The law fast-tracks nationality for non-Muslim minorities from neighbouring Pakistan, Bangladesh and Afghanistan but excludes Muslims, a step often compared with former US President Donald Trump’s controversial Muslim ban.

Huddling and chatting on the beach is a favourite evening pastime on the islands [Biju Ibrahim/Al Jazeera]

From COVID-free to 7,500 cases

Lakshadweep had remained coronavirus-free throughout 2020 because of the strict protocol necessitated by its poor health infrastructure with just three hospitals for the 10 inhabited islands.

People bound for the islands had to be quarantined for seven days in the Indian mainland – in Kochi, Kozhikode or Mangalore cities – under the administration’s supervision before boarding a ship or flying.

Even after reaching Lakshadweep, they were asked to remain in quarantine for another seven days.

But Patel is accused of exacerbating the COVID-19 crisis in Lakshadweep after he changed the protocol in January by allowing anyone entry into the islands with a negative RT-PCR report obtained 48 hours before their travel.

A week after the rules were changed, the territory reported its first coronavirus case on January 17. Until Friday, the island had recorded close to 7,500 total cases, with nearly 30 deaths.

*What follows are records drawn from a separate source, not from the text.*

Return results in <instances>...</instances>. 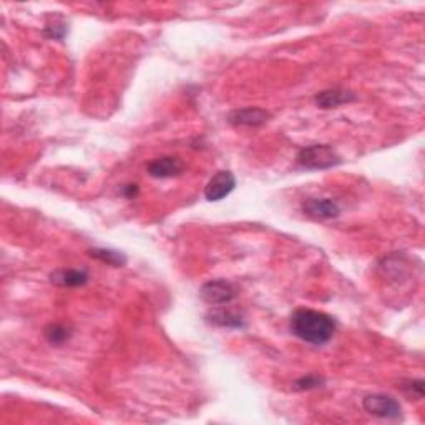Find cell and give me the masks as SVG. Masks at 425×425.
I'll list each match as a JSON object with an SVG mask.
<instances>
[{
  "mask_svg": "<svg viewBox=\"0 0 425 425\" xmlns=\"http://www.w3.org/2000/svg\"><path fill=\"white\" fill-rule=\"evenodd\" d=\"M291 330L301 341L323 346L336 333V321L333 316L314 309H297L291 316Z\"/></svg>",
  "mask_w": 425,
  "mask_h": 425,
  "instance_id": "6da1fadb",
  "label": "cell"
},
{
  "mask_svg": "<svg viewBox=\"0 0 425 425\" xmlns=\"http://www.w3.org/2000/svg\"><path fill=\"white\" fill-rule=\"evenodd\" d=\"M297 164L304 169H329L342 163L337 151L329 145H311L297 153Z\"/></svg>",
  "mask_w": 425,
  "mask_h": 425,
  "instance_id": "7a4b0ae2",
  "label": "cell"
},
{
  "mask_svg": "<svg viewBox=\"0 0 425 425\" xmlns=\"http://www.w3.org/2000/svg\"><path fill=\"white\" fill-rule=\"evenodd\" d=\"M362 407L367 414L385 420H399L402 417V407L394 397L385 394H371L362 400Z\"/></svg>",
  "mask_w": 425,
  "mask_h": 425,
  "instance_id": "3957f363",
  "label": "cell"
},
{
  "mask_svg": "<svg viewBox=\"0 0 425 425\" xmlns=\"http://www.w3.org/2000/svg\"><path fill=\"white\" fill-rule=\"evenodd\" d=\"M200 297L211 306H225L229 304L236 297L234 286L228 281L216 280L205 282L200 289Z\"/></svg>",
  "mask_w": 425,
  "mask_h": 425,
  "instance_id": "277c9868",
  "label": "cell"
},
{
  "mask_svg": "<svg viewBox=\"0 0 425 425\" xmlns=\"http://www.w3.org/2000/svg\"><path fill=\"white\" fill-rule=\"evenodd\" d=\"M236 188L234 174L228 169H221L215 173L205 188V198L208 201H221L226 196L231 195Z\"/></svg>",
  "mask_w": 425,
  "mask_h": 425,
  "instance_id": "5b68a950",
  "label": "cell"
},
{
  "mask_svg": "<svg viewBox=\"0 0 425 425\" xmlns=\"http://www.w3.org/2000/svg\"><path fill=\"white\" fill-rule=\"evenodd\" d=\"M302 211L309 218L324 221L337 218L339 212H341V208L330 198H309V200L302 203Z\"/></svg>",
  "mask_w": 425,
  "mask_h": 425,
  "instance_id": "8992f818",
  "label": "cell"
},
{
  "mask_svg": "<svg viewBox=\"0 0 425 425\" xmlns=\"http://www.w3.org/2000/svg\"><path fill=\"white\" fill-rule=\"evenodd\" d=\"M271 113L258 107H246L233 110L228 115V121L234 126H261L268 124Z\"/></svg>",
  "mask_w": 425,
  "mask_h": 425,
  "instance_id": "52a82bcc",
  "label": "cell"
},
{
  "mask_svg": "<svg viewBox=\"0 0 425 425\" xmlns=\"http://www.w3.org/2000/svg\"><path fill=\"white\" fill-rule=\"evenodd\" d=\"M185 169V164L176 157H162L148 163V173L153 178H173Z\"/></svg>",
  "mask_w": 425,
  "mask_h": 425,
  "instance_id": "ba28073f",
  "label": "cell"
},
{
  "mask_svg": "<svg viewBox=\"0 0 425 425\" xmlns=\"http://www.w3.org/2000/svg\"><path fill=\"white\" fill-rule=\"evenodd\" d=\"M356 100V95L349 90L344 88H330V90H324L316 95V103H318L319 108H324V110H329V108H339L341 105H347Z\"/></svg>",
  "mask_w": 425,
  "mask_h": 425,
  "instance_id": "9c48e42d",
  "label": "cell"
},
{
  "mask_svg": "<svg viewBox=\"0 0 425 425\" xmlns=\"http://www.w3.org/2000/svg\"><path fill=\"white\" fill-rule=\"evenodd\" d=\"M88 280V273L83 269H56L50 275V282L59 287H80Z\"/></svg>",
  "mask_w": 425,
  "mask_h": 425,
  "instance_id": "30bf717a",
  "label": "cell"
},
{
  "mask_svg": "<svg viewBox=\"0 0 425 425\" xmlns=\"http://www.w3.org/2000/svg\"><path fill=\"white\" fill-rule=\"evenodd\" d=\"M206 321L212 325H220V328H228V329H243L244 328V319L243 316L234 313L231 309L218 308L212 309L206 314Z\"/></svg>",
  "mask_w": 425,
  "mask_h": 425,
  "instance_id": "8fae6325",
  "label": "cell"
},
{
  "mask_svg": "<svg viewBox=\"0 0 425 425\" xmlns=\"http://www.w3.org/2000/svg\"><path fill=\"white\" fill-rule=\"evenodd\" d=\"M88 254L92 258L98 259V261L105 263V264H108V266H113V268H124L126 264V261H128L124 253L115 251V249L93 248V249H90Z\"/></svg>",
  "mask_w": 425,
  "mask_h": 425,
  "instance_id": "7c38bea8",
  "label": "cell"
},
{
  "mask_svg": "<svg viewBox=\"0 0 425 425\" xmlns=\"http://www.w3.org/2000/svg\"><path fill=\"white\" fill-rule=\"evenodd\" d=\"M45 339L52 346H62L72 336L70 329L64 324H50L49 328H45Z\"/></svg>",
  "mask_w": 425,
  "mask_h": 425,
  "instance_id": "4fadbf2b",
  "label": "cell"
},
{
  "mask_svg": "<svg viewBox=\"0 0 425 425\" xmlns=\"http://www.w3.org/2000/svg\"><path fill=\"white\" fill-rule=\"evenodd\" d=\"M424 384L425 382L422 379H415V381H405L400 382V389H402L409 397L412 399H422L424 397Z\"/></svg>",
  "mask_w": 425,
  "mask_h": 425,
  "instance_id": "5bb4252c",
  "label": "cell"
},
{
  "mask_svg": "<svg viewBox=\"0 0 425 425\" xmlns=\"http://www.w3.org/2000/svg\"><path fill=\"white\" fill-rule=\"evenodd\" d=\"M324 384V379L319 376H306L301 377L299 381L294 382V389L296 390H311L316 389V387H321Z\"/></svg>",
  "mask_w": 425,
  "mask_h": 425,
  "instance_id": "9a60e30c",
  "label": "cell"
},
{
  "mask_svg": "<svg viewBox=\"0 0 425 425\" xmlns=\"http://www.w3.org/2000/svg\"><path fill=\"white\" fill-rule=\"evenodd\" d=\"M44 34L49 37V39L62 40L65 34H67V27H65L64 23H54V25H49L45 28Z\"/></svg>",
  "mask_w": 425,
  "mask_h": 425,
  "instance_id": "2e32d148",
  "label": "cell"
},
{
  "mask_svg": "<svg viewBox=\"0 0 425 425\" xmlns=\"http://www.w3.org/2000/svg\"><path fill=\"white\" fill-rule=\"evenodd\" d=\"M136 193H138V188H136V185L126 186V196H128V198H133Z\"/></svg>",
  "mask_w": 425,
  "mask_h": 425,
  "instance_id": "e0dca14e",
  "label": "cell"
}]
</instances>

Clamour to scrap proposals

Meanwhile, a clamour to scrap the legislations proposed by Patel and remove him from his position grows louder across India.

Elamaram Kareem, a member of parliament from the Community Party of India (Marxist), blamed Patel for the spread of the coronavirus on the islands in his letter to President Ramnath Kovind and demanded the “anti-people” proposals be rejected.

In his letter, Kareem said the standard operating procedure (SOP) in force in the Union Territory to curtail the spread of COVID-19 was unilaterally changed by Patel.

“This unplanned and unscientific altering of the SOP has led to the current surge in COVID cases in Lakshadweep, where there was not even a single case reported in the year 2020,” he wrote.

“New regulations, including a ban on the slaughter, transport, selling and buying of beef, are an onslaught on the people. Hundreds of casual and contract laborers working under different departments have lost their jobs.”

Neighbouring Kerala state’s Chief Minister Pinarayi Vijayan and KC Venugopal, a Congress member of parliament, have also opposed Patel’s decisions. Vijayan said Patel’s actions pose a “grave threat to the life and culture of the people of Lakshadweep”.